++++ Material shown ++++

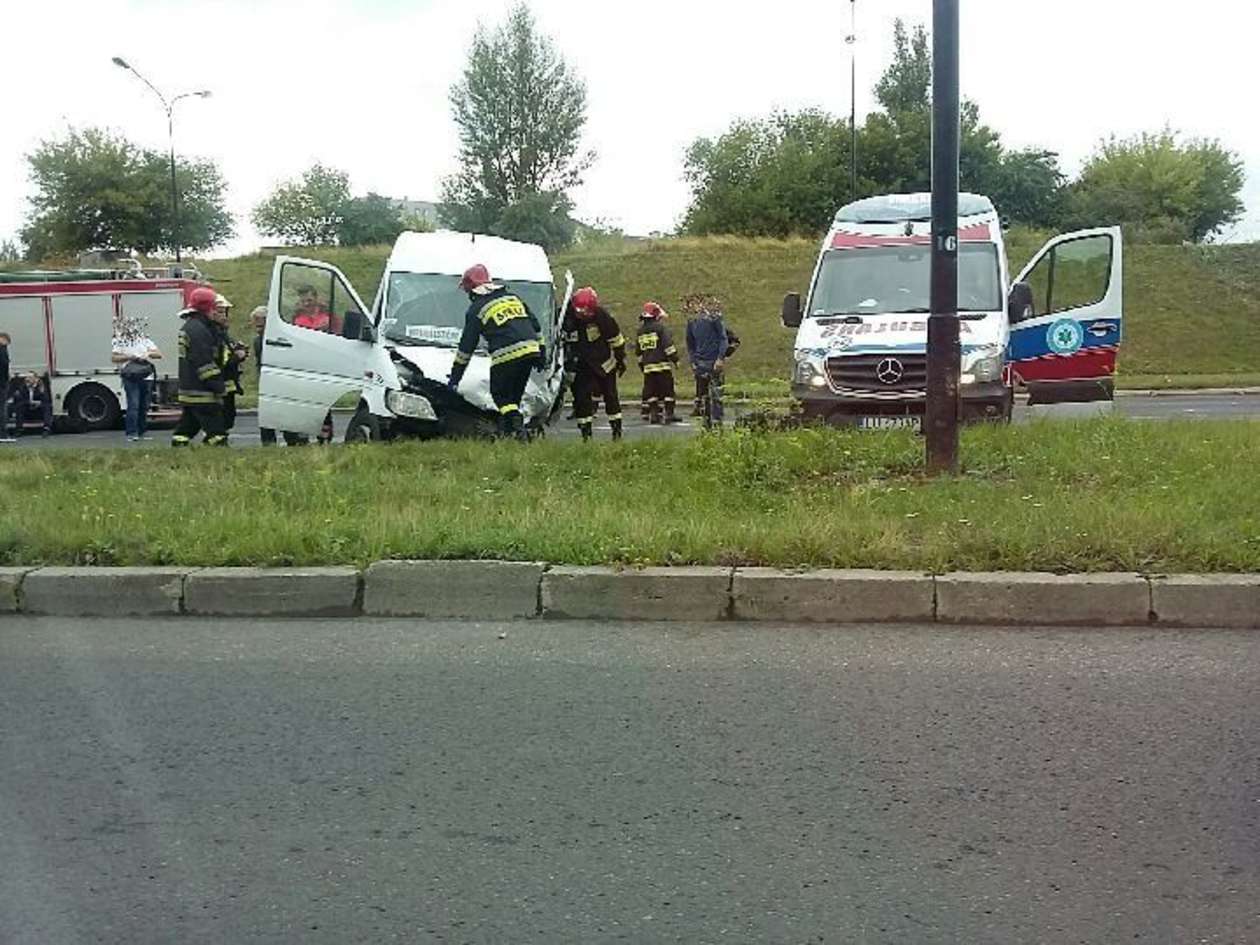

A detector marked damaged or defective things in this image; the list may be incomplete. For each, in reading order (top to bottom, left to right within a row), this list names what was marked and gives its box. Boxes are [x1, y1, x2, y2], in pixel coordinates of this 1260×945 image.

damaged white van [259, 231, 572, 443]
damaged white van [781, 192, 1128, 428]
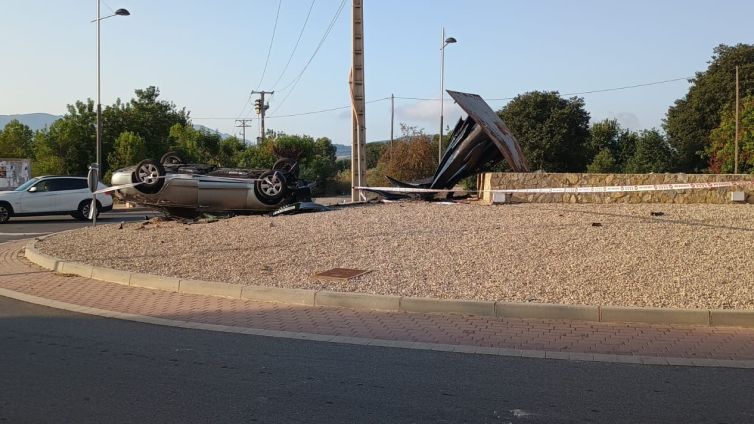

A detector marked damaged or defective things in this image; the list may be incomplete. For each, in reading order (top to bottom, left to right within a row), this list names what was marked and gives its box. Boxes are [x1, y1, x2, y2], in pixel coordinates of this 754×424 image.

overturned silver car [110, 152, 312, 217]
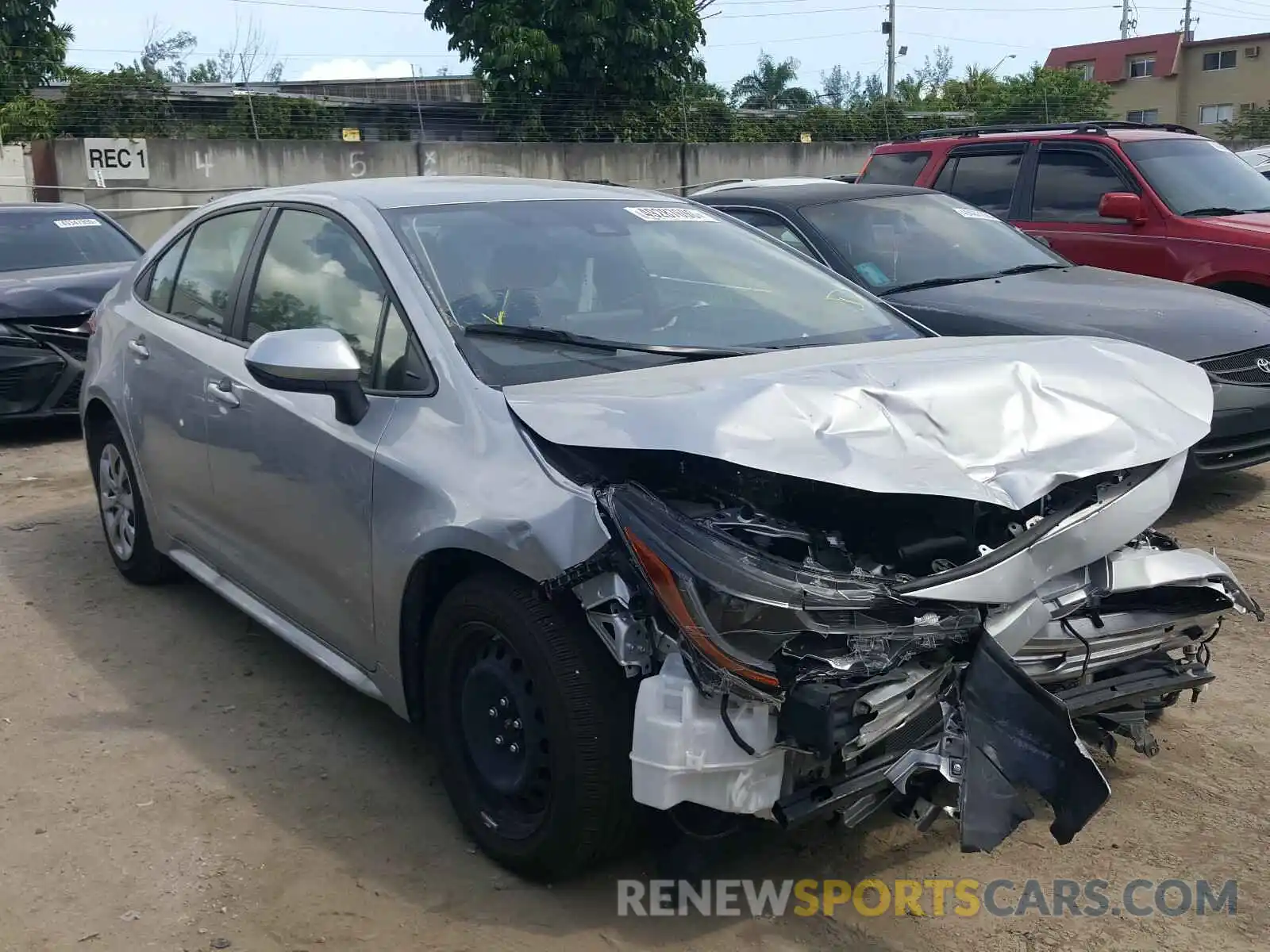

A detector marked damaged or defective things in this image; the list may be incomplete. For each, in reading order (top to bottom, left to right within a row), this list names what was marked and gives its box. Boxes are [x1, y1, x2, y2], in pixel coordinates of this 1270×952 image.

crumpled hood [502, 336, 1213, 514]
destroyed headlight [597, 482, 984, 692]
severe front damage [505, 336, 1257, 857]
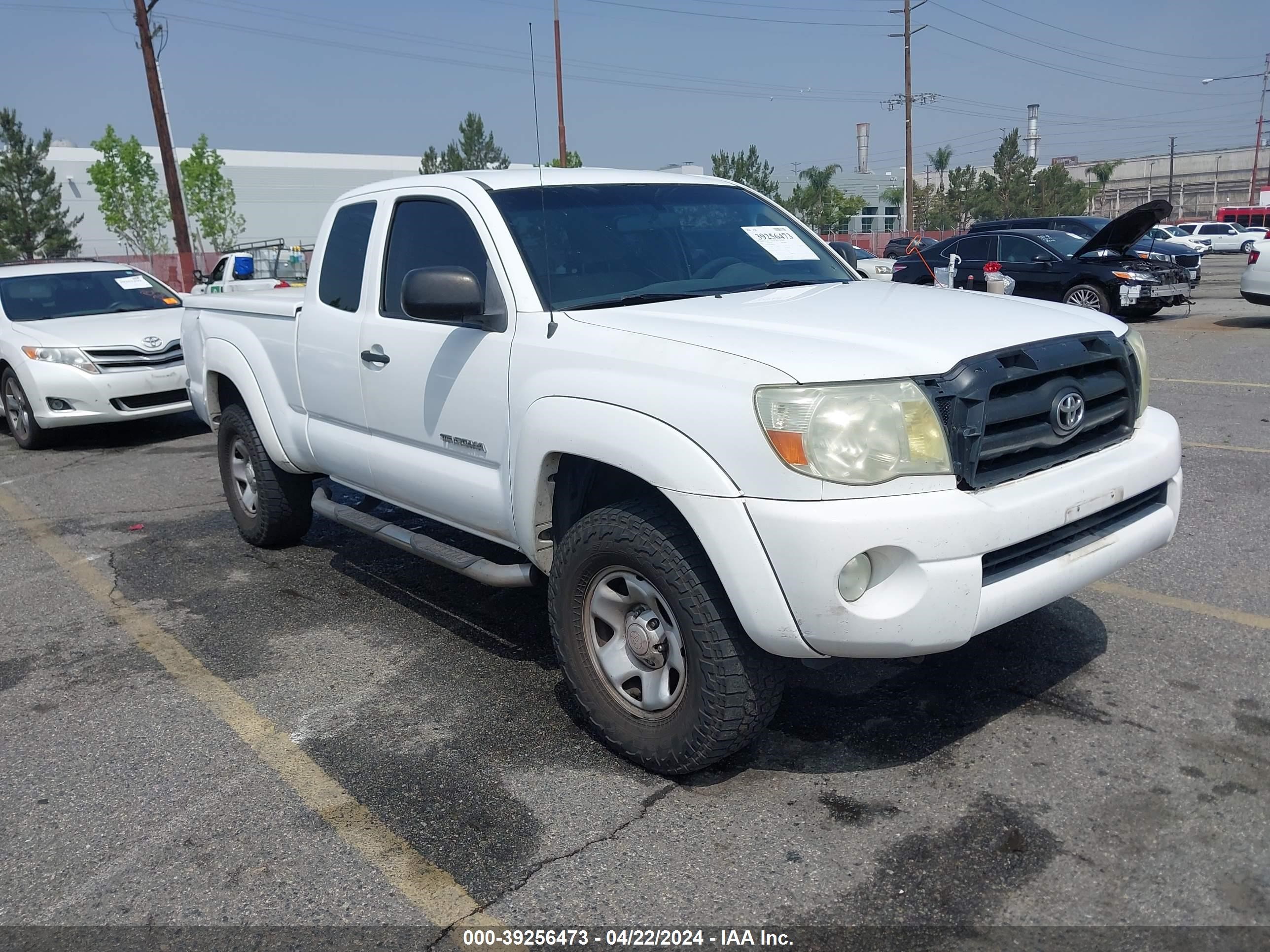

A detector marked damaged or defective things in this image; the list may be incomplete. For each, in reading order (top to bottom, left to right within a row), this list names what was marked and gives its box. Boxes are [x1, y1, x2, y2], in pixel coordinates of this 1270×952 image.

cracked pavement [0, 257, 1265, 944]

++++

(Written request): Render the stretch of the data from the line containing "this 754×424 image." through the end as a Markdown table with the columns Row and Line, numbering each nonblank line in the Row column and skipping blank lines. Leave the pictures out.

(Reply to the exercise):
| Row | Line |
|---|---|
| 1 | A detector marked damaged or defective things in this image; the list may be incomplete. For each, in reading order (top to bottom, left to right within a row), this list names what was marked and gives its box. Boxes are [x1, y1, x2, y2], in pixel coordinates of this 754×424 image. |
| 2 | overturned silver car [110, 152, 312, 217] |
| 3 | A detector marked damaged or defective things in this image; the list may be incomplete. For each, in reading order (top to bottom, left to right within a row), this list names what was marked and gives its box. Boxes are [x1, y1, x2, y2], in pixel coordinates of this 1270×952 image. |
| 4 | crumpled hood [502, 336, 1213, 514] |
| 5 | destroyed headlight [597, 482, 984, 692] |
| 6 | severe front damage [505, 336, 1257, 857] |
| 7 | A detector marked damaged or defective things in this image; the list may be incomplete. For each, in reading order (top to bottom, left to right within a row), this list names what was marked and gives its box. Boxes are [x1, y1, x2, y2], in pixel coordinates of this 1270×952 image. |
| 8 | cracked pavement [0, 257, 1265, 944] |